Can I safely mail soap in a flat rate envelope? It looks like I can fit 8 bars in but I'd want to reinforce the top with tape. I know some POs balk at that but I *think* mine will take it. Anybody ship like that?


----------



## Amanda Lee (Aug 20, 2008)

Use only a small amount of tape and call your local USPS to make sure.

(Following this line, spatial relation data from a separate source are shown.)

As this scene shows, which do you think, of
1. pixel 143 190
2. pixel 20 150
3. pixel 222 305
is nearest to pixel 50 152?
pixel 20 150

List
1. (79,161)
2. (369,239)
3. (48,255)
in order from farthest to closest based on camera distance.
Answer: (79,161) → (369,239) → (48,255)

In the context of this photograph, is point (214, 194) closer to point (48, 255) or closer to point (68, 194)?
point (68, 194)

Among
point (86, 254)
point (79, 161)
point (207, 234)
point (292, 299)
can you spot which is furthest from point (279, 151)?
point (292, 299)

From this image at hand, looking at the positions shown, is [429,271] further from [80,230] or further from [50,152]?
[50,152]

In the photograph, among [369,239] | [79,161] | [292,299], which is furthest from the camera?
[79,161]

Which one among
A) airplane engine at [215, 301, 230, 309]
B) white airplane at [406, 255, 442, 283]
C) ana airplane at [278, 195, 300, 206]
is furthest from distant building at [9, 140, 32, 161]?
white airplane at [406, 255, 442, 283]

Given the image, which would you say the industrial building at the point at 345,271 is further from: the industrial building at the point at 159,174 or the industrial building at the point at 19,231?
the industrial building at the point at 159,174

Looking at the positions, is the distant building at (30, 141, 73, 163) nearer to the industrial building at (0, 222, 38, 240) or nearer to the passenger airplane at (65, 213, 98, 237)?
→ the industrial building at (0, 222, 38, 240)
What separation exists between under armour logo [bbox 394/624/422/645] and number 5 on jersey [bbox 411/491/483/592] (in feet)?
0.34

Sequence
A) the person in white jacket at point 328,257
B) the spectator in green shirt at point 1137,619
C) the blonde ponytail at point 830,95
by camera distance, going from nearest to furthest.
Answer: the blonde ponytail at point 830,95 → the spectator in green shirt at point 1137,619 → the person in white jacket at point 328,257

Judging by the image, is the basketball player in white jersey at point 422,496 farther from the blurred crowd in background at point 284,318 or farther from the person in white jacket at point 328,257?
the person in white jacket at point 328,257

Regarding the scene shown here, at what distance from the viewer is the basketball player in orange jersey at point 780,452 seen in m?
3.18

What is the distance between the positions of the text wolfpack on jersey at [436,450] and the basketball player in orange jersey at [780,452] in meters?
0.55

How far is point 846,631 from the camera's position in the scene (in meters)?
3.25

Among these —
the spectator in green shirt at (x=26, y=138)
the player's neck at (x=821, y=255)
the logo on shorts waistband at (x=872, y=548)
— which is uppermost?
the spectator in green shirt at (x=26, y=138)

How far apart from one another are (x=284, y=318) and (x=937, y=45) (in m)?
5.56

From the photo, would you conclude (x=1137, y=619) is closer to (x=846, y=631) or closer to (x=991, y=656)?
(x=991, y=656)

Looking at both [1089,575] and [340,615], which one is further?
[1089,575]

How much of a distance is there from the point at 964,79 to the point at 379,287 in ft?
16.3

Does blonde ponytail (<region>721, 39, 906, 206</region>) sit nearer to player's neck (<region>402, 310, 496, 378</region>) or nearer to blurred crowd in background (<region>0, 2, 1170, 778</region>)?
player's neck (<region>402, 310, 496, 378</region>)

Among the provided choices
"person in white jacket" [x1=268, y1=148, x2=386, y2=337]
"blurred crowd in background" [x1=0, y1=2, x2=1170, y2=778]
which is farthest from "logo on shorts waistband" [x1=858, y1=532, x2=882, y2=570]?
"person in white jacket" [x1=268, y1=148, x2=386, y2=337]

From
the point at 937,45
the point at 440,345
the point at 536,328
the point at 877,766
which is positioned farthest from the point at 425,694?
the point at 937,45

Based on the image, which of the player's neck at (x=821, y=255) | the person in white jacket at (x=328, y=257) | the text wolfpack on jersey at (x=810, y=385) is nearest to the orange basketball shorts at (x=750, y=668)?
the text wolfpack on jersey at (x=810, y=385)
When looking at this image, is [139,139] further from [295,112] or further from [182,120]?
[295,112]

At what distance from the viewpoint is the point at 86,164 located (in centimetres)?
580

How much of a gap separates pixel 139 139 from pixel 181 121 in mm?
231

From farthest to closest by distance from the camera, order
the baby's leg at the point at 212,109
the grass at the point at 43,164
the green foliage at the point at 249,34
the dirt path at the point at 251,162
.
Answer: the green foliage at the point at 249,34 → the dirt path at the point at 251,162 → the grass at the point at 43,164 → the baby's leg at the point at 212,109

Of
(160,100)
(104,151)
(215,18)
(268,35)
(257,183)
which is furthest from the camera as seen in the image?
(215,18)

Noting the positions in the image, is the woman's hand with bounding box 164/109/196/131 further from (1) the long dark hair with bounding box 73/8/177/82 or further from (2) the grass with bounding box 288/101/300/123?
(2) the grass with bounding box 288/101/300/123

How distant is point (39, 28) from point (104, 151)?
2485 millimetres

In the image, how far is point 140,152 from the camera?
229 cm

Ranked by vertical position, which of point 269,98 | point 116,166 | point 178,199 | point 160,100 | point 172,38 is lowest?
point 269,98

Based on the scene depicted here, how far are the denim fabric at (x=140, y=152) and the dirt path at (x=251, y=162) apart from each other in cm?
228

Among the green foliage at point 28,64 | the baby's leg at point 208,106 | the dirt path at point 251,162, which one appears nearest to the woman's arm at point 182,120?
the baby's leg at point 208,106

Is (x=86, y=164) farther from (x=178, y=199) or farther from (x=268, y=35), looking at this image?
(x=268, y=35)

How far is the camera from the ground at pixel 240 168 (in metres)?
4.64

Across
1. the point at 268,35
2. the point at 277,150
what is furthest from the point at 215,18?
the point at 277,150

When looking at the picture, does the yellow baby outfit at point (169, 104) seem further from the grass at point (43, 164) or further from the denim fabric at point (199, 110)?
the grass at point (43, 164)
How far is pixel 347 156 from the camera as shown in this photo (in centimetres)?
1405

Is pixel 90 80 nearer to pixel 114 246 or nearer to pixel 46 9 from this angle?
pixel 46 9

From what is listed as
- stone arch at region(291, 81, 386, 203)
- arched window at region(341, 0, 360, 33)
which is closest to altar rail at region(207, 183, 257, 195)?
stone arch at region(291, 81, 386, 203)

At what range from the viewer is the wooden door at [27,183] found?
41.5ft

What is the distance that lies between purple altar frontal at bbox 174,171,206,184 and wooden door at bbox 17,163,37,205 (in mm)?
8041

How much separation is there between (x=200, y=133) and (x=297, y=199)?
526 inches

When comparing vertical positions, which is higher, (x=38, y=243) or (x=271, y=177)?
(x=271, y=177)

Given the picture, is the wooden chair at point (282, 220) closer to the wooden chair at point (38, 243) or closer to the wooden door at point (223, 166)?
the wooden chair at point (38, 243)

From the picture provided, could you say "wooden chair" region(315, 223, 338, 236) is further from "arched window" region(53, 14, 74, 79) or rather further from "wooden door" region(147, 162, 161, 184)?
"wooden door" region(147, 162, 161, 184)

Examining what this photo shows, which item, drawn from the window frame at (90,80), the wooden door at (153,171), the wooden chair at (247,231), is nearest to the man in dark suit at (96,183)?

The envelopes usually have good adhesive.

Amanda Lee


----------



## Guest (Nov 10, 2008)

I have sent soap in Flat Rate envelopes (to friends not customers). However, it's only ever been 3-4 bars max. I would send your order in a Flat Rate box and not take the risk of an envelope. And yes... I used lots of tape. Not sure why you wouldn't. 

Sara


----------



## Sondra (Oct 25, 2007)

I use only boxes for soap


----------



## Kalne (Oct 25, 2007)

Okay, thanks. I'm going to see how 6 bars fit. I think the top will close much better with that amount. I have a customer asking for as much as I can fit in a flat rate envelope.


----------



## Guest (Nov 10, 2008)

I would be concerned that they would get banged up. I would make your customer aware of this when quoting her the price for a USPS Flat Rate Envelope.

Sara


----------



## Bilrite Farms (Oct 26, 2007)

My local Postmaster told me that the flat rate envelope must close naturally for whatever is in there.
I have gotten soap in a flat rate envelope, but it was the sliced bars not the big rectangular bars
that some here make. 

I usually figure that the flat rate boxes are the best deal for soap purchases. The envelopes would
be more for just getting a sample bar or two.

Trisha


----------



## NubianSoaps.com (Oct 26, 2007)

I ship 3 bars in flat rate envelopes. It's the cheapest shipping I can offer for those who want to try 1 to 3 bars. Vicki


----------



## DostThouHaveMilk (Oct 25, 2007)

We ship in Flat Rate Envelopes, if it will fit. No more than 6 of my bars (which are half the size of most people's bars). Dad uses flute in it to stiffen it up and keep the soap safe. Ditto what Trisha's post master said.
My customers have said the bars arrive safe and sound.


----------



## Kalne (Oct 25, 2007)

Okay, I tried again and 6 fit well enough so the flap closes fine. I did tell the cust. there was a chance they could get dinged up in transit as I didn't think there was room for any sort of padding. My bars are not a big as the MM bars. What is 'flute'?


----------



## Sondra (Oct 25, 2007)

I am guessing it is a fluted plastic.


----------



## DostThouHaveMilk (Oct 25, 2007)

Flute is thick cardboard used for shipping.
Dad has it on hand for shipping books.


----------